Reardon shared that not only is safety important, but it also ensures the continuity and availability of our food supply. “From the Virginia Tech Global Agricultural Productivity Report,3 we know and understand that we’ve got to significantly increase our food supply by 2050. We’re going to do so with many challenges; we’ll be using less water, we’ll be doing it on less land, and we’ve got to feed twice the number of people. That means we must understand what the challenges of tomorrow are, and address them in a way that can produce safe food but also increases production, quality, and competition across the global marketplace.”

For example, Reardon stated, as the farming community grows closer to housing communities, it is reasonable to expect that greenhouse production or controlled environment agriculture may become more commonplace. Greenhouse operations can produce a great deal of product in a very limited amount of space, which is appealing for areas where the availability of land is becoming limited. Different food safety challenges exist in these types of growing environments including pests, water usage, employee practices, or other elements specific to these operations. These issues must be considered as new types of production environments proliferate.

Commissioner Ball doubled down on Reardon’s points, remarking that the food safety structure must be ready to apply to changing agricultural techniques. “As we look down the road at food availability, we need to think differently about how we grow food, utilizing technology and precision agriculture techniques to our benefit; we need to reduce food waste and upcycle food that is wasted into value-added-products; and we need to have systems in place that reduce our reliance on food coming from somewhere other than our own states,” Ball said.

“This way of thinking brings new food safety challenges and an opportunity for innovative thinking. We are fortunate to have one of the top food science departments in the country in [New York]; those professionals are prepared to mitigate potential risk, but our state department staff has to be trained to serve an important role in this risk mitigation, as well,” Ball continued.

“To be successful in driving down foodborne illnesses, we need a more holistic approach to food safety across every aspect of the food supply system.
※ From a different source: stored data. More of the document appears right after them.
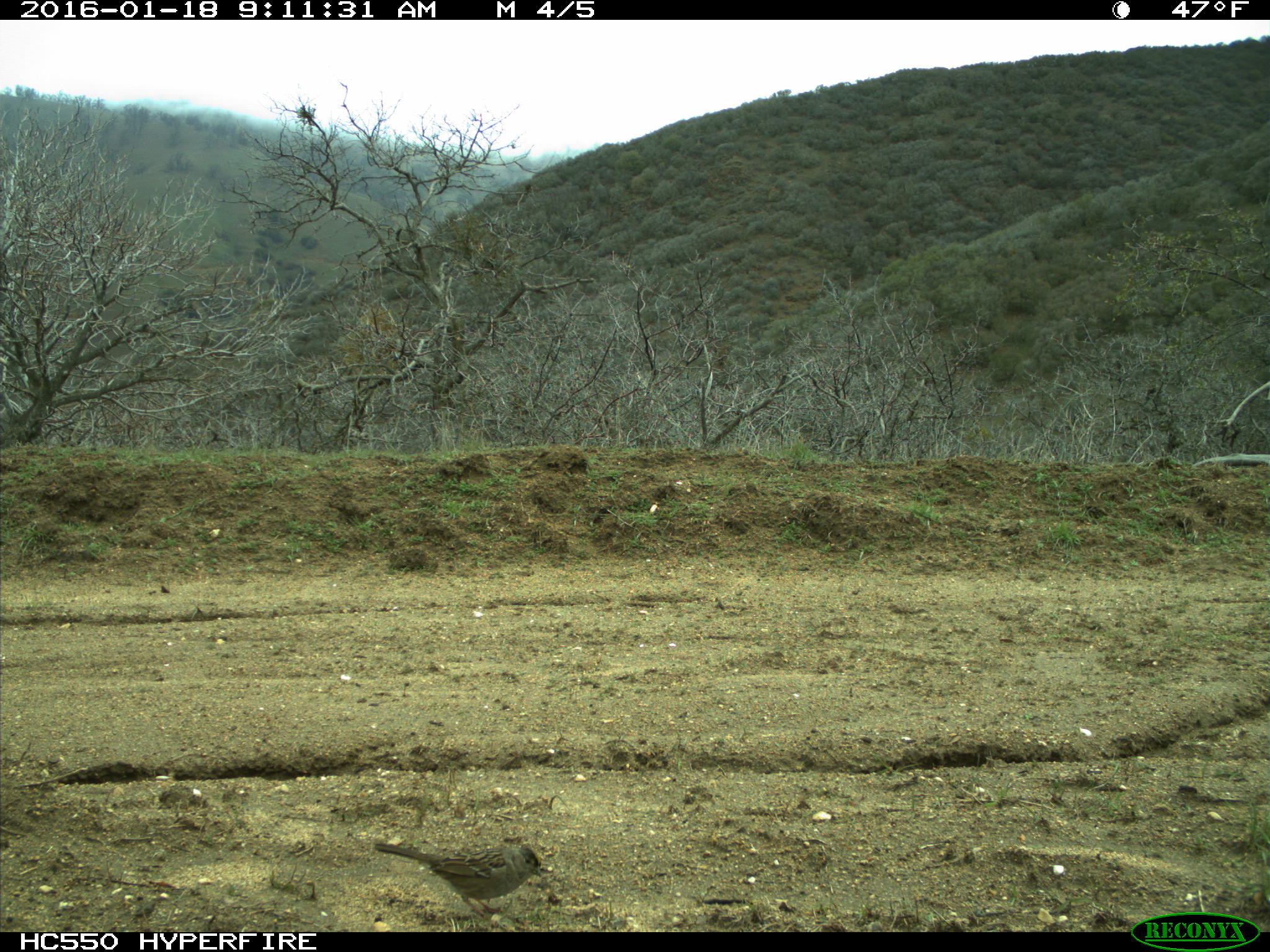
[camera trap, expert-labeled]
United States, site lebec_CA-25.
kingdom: Animalia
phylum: Chordata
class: Aves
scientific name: Aves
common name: birds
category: unidentified bird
Whether it’s training for our engagement with the industry of advancing technologies, devising analytical techniques to detect and identify contamination earlier, or having a way to easily track and trace our food, all of these are challenges but also opportunities at the same time. In our role, we’re looking into the future before production trends are commonplace to educate and protect everyone. It’s important that we build on what we’ve learned through FSMA implementation and OFRRs to facilitate a community where farmers and regulators are all working in the same direction,” Ball said.
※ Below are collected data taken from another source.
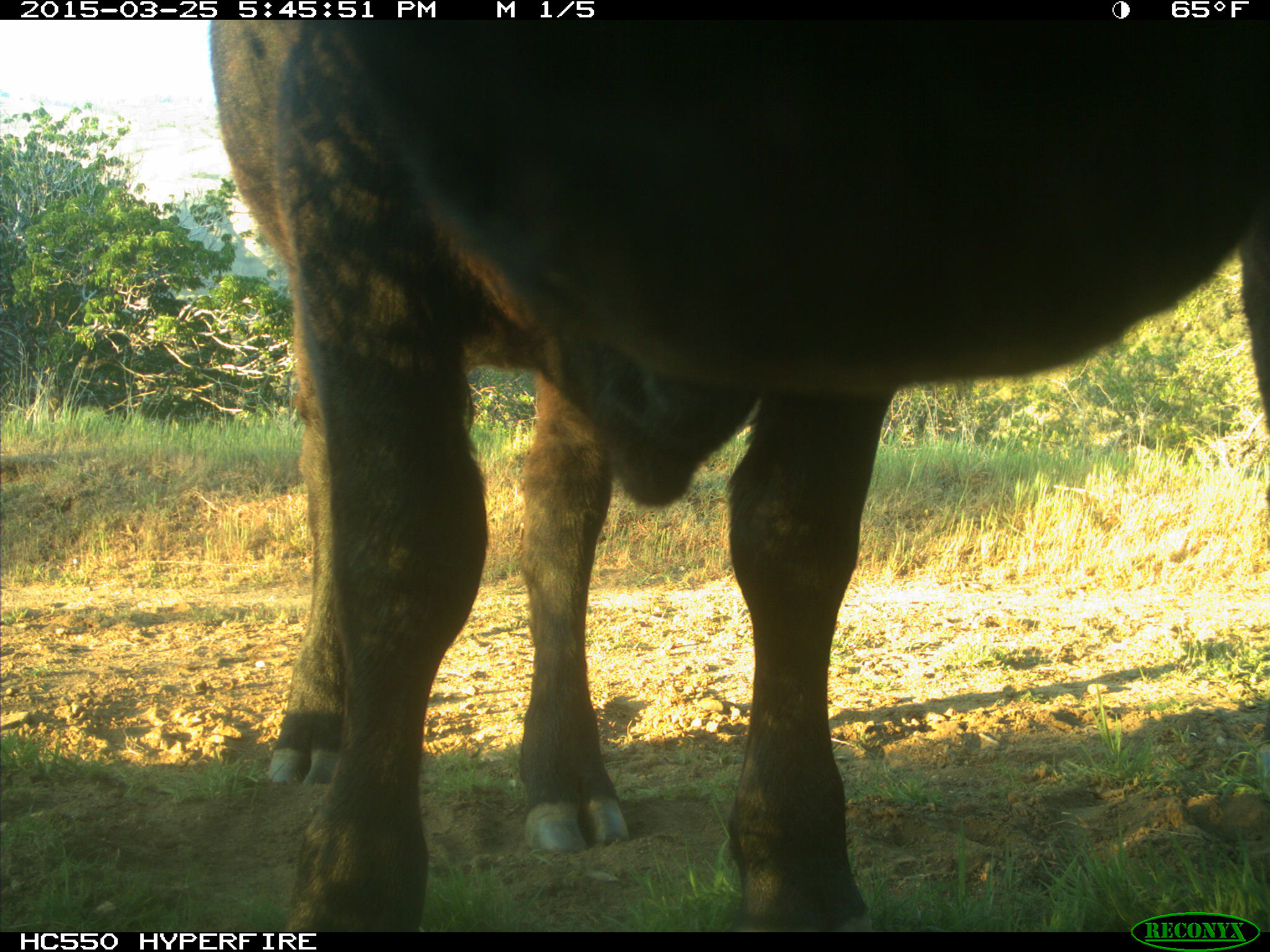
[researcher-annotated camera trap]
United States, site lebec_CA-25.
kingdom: Animalia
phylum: Chordata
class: Mammalia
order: Artiodactyla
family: Bovidae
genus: Bos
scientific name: Bos taurus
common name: domestic cow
Bos taurus (domestic cow).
Mettler agreed, and concluded by saying, “Food production and food safety are inseparable when it comes to meeting the food supply demands of today and tomorrow. We’re grateful for the dynamic partnership the FDA has with NASDA Foundation and state agriculture departments. Together, we have the tools to act proactively, and this helps ensure that FDA, through the Food Safety Modernization Act, continues to protect and support the U.S. food system.”
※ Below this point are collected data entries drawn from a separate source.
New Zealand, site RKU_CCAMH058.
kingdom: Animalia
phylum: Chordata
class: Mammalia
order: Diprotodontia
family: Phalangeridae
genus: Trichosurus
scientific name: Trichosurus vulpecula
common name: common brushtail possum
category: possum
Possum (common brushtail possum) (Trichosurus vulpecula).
  1. 1 NASDA Foundation. “FDA Cooperative Agreement: Produce Safety.”
  2. Fox, Deanna N. “Have a farming question? Richard Ball could answer it.” Times Union. October 26, 2021.
  3. Virginia Tech, College of Agriculture and Life Sciences. “2022 GAP Report.”

Joe Reardon is the Senior Director of Food Safety at the NASDA Foundation.

Erik P. Mettler, M.P.A., M.P.H. is the Assistant Commissioner for Partnerships and Policy at FDA’s Office of Partnerships and Operational Policy.

Richard A. Ball is the New York Commissioner of Agriculture and Past President of NASDA.